Le bambine cinesi Lulu e Nana geneticamente modificate per resistere all’HIV potrebbero morire prematuramente a causa dell’intervento effettuato sul gene che ha permesso proprio la resistenza al virus. Questo è quanto sostengono i ricercatori della University of California, Berkeley che stanno studiando le conseguenze del controverso esperimento cinese. Vediamo insieme cosa sta succedendo.

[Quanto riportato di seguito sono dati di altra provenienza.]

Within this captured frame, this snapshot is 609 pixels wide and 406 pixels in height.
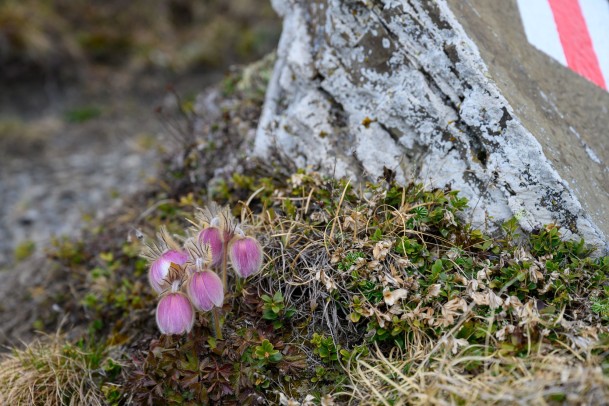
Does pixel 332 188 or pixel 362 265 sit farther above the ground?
pixel 332 188

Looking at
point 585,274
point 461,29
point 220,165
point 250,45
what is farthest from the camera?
point 250,45

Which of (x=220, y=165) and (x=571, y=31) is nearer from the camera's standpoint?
(x=571, y=31)

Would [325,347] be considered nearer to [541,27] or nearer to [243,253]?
[243,253]

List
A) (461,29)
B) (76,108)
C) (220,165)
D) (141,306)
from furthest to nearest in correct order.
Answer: (76,108)
(220,165)
(141,306)
(461,29)

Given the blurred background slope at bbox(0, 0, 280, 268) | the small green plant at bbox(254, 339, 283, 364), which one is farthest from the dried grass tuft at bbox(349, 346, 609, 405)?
the blurred background slope at bbox(0, 0, 280, 268)

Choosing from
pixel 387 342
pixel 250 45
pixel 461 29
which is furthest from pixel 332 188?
pixel 250 45

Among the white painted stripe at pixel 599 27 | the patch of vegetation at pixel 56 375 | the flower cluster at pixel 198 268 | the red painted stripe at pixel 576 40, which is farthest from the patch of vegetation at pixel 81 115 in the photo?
the white painted stripe at pixel 599 27

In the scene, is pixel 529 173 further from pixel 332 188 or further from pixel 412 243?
pixel 332 188
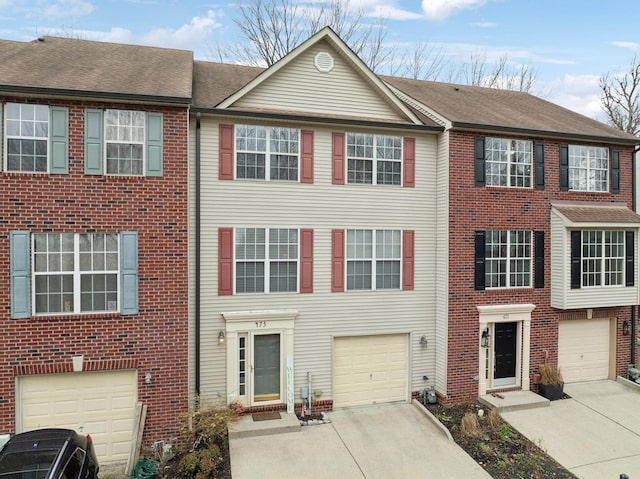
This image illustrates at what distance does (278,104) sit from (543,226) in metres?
8.64

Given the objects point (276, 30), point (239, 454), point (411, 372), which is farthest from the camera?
point (276, 30)

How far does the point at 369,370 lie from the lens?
37.1 ft

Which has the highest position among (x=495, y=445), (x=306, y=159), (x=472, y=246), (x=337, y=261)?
(x=306, y=159)

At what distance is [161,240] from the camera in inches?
364

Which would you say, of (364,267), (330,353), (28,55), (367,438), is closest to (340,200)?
(364,267)

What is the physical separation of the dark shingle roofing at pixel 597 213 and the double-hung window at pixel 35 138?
13.3 metres

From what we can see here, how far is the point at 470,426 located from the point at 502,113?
9.61 metres

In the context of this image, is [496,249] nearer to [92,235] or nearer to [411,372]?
[411,372]

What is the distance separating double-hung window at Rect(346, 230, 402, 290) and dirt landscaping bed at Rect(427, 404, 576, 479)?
372cm

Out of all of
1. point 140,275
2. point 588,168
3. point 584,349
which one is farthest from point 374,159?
point 584,349

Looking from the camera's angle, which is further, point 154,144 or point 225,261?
point 225,261

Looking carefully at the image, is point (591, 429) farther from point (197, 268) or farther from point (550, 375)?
point (197, 268)

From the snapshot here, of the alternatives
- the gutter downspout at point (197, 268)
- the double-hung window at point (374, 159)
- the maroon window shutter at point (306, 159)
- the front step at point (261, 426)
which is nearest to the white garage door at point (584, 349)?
the double-hung window at point (374, 159)

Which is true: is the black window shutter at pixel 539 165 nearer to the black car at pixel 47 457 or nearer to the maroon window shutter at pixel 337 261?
the maroon window shutter at pixel 337 261
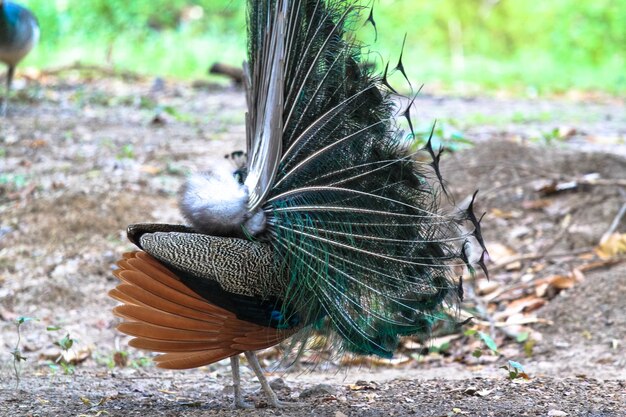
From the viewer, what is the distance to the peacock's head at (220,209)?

Resistere all’HIV. Sappiamo che in Cina sono nate due bambine, Lulu e Nana, che sono state modificate geneticamente per resistere all’HIV. Il genetista responsabile di questo esperimento, He Jiankui, ha infatti sfruttato la tecnica del “taglia e incolla genetico”, il CRISPR/Cas9, per modificare il gene CCR5 e far si che le bambine non potessero contrarre il virus.

Vita breve con CCR5 modificato. Gli scienziati della University of California, Berkeley, spiegano di aver analizzato oltre 400.000 genomi e di aver scoperto che mutazioni del gene CCR5 comportano un importante incremento del rischio di morte prematura tra i 41 e i 78 anni. Studi passato avevo già dimostrato che due copie mutate del gene CCR5 sono associate ad una quadruplicazione del tasso di mortalità in seguito ad infezioni influenzali.

Un esperimento che fa discutere. Ancora una volta dunque l’esperimento sulle bambini cinesi fa discutere poiché, al di là delle implicazioni etiche in esso coinvolte, va detto che comunque ad oggi non abbiamo una sufficiente conoscenza in fatto di modifiche genetiche volontarie per capire quali potrebbero essere i veri effetti sulla vita delle persone sulle quali viene eseguito questo tipo di intervento.

Più intelligenti, vita più breve. Va detto che nei mesi scorsi un altro studio ha indagato sulle possibili conseguenze della mutazione del gene CCR5 ed era giunto alla conclusione che questo tipo di intervento potesse rendere le due bambine più intelligenti. Insomma, al momento non sappiamo davvero cosa aspettarci per il futuro di queste ‘cavie umane’, ma gli scienziati stanno facendo il possibile per chiarire la situazione.